Hmm…that’s a tough question. Well the greatest memories, I will say, have always come from the interaction with the English faculty in-and-out of the classroom. Particularly, I always looked forward to the energetic classes taught by the professors. Topics such as Shakespeare, Faulkner, Romanticism, and…I hate to say it…Literary Theory, always seemed to be fun even at their most grueling moments. The best parts were being able to have study groups and conversations with other people about the things we enjoyed or suffered. I know that one semester, our theory class banded together to form a study group to help us understand what the heck these guys like Foucault, Derrida, and Barthes were teaching us. On a separate occasion, a bunch of students and faculty would get together to read and discuss novels written by Charles Dickens. The overarching sense of community that I found in the English department was the most enjoyable experience I had as an English major.
What is your main research interest?
Besides trying to find a steady balance between work, sleep, and personal freedom, my main research interest focuses primarily on literature of the English Renaissance and Romantic periods. My current research project aims to look at the influences of Edmund Spenser’s The Faerie Queene on the ‘mature’ poetic style of John Keats.
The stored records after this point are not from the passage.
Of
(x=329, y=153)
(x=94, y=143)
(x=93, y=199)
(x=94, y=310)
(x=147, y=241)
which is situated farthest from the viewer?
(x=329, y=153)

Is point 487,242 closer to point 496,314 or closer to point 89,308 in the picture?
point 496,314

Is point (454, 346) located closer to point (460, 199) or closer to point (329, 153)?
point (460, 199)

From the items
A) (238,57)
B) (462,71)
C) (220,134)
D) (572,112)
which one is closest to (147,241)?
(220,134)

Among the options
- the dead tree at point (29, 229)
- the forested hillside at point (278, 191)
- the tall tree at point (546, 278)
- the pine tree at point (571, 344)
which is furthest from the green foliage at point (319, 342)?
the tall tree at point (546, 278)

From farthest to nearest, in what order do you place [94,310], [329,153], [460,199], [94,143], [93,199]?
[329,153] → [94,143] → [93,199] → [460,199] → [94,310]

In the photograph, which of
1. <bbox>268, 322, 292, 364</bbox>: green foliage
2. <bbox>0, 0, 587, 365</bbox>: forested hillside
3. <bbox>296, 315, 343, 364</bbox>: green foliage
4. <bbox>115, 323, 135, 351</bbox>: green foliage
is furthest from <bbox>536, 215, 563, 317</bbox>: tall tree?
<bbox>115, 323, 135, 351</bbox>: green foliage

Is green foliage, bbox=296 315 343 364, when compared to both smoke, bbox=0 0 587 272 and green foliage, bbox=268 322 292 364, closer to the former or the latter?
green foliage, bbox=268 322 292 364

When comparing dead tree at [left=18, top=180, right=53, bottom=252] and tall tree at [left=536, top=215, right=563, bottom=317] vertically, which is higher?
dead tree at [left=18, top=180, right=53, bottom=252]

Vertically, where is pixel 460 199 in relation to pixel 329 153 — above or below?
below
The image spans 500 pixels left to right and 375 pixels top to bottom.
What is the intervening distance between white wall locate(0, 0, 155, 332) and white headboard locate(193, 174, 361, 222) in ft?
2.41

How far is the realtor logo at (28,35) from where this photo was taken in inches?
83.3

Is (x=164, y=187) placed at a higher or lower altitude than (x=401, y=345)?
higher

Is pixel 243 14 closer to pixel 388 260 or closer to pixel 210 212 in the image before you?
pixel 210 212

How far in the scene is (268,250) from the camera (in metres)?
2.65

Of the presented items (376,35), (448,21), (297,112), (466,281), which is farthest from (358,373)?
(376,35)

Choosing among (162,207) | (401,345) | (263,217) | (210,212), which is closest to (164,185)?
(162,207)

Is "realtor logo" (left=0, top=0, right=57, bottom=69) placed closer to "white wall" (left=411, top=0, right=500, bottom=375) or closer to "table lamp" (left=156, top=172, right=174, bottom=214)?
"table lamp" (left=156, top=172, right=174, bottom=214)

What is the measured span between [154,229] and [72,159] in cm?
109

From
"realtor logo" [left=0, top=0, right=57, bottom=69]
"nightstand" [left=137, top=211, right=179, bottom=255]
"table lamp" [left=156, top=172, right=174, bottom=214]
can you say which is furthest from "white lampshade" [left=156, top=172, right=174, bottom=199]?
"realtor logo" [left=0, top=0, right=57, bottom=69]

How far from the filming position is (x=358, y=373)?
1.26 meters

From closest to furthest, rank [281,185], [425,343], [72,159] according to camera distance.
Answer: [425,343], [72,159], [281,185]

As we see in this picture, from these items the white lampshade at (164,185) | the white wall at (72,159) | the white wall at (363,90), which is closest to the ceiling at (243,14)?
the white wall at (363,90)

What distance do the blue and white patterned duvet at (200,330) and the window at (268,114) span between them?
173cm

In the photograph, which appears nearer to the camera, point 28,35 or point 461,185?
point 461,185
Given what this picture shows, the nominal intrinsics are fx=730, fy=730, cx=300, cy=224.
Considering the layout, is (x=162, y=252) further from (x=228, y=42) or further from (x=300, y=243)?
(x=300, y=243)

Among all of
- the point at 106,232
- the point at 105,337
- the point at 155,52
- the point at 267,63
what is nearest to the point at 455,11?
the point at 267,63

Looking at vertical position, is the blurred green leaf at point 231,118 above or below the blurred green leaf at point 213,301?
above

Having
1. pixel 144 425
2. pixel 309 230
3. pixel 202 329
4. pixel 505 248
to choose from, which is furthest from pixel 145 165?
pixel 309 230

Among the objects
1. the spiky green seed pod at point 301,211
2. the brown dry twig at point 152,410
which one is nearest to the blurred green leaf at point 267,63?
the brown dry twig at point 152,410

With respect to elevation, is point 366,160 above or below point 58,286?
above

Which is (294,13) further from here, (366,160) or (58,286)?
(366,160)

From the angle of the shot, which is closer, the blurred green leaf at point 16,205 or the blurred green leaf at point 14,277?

Do you have any advice for our current students?
Find what you love. Do what you love. Don’t miss out on your opportunity. I say this with a grain of salt, because, sometimes life does hit you hard. If you are serious about your goals in school and life, don’t delay them any further. Read your material, write your papers, make friends with faculty and students; become immersed within your profession. You don’t want to be sitting on a park bench one day, pondering the meaning of your life, and say: “Wow, I really wish that I did that while I had the chance.” Of course this may sound like typical motivational mumbo-jumbo, but hey, they keep preachin’ it for a reason. Overall, know what you want to do with your life and have goals set to help yourself get there, but be smart about it. Have a backup plan prepared in case you don’t make it your first or second time. Of course, enjoy it all while it is happening.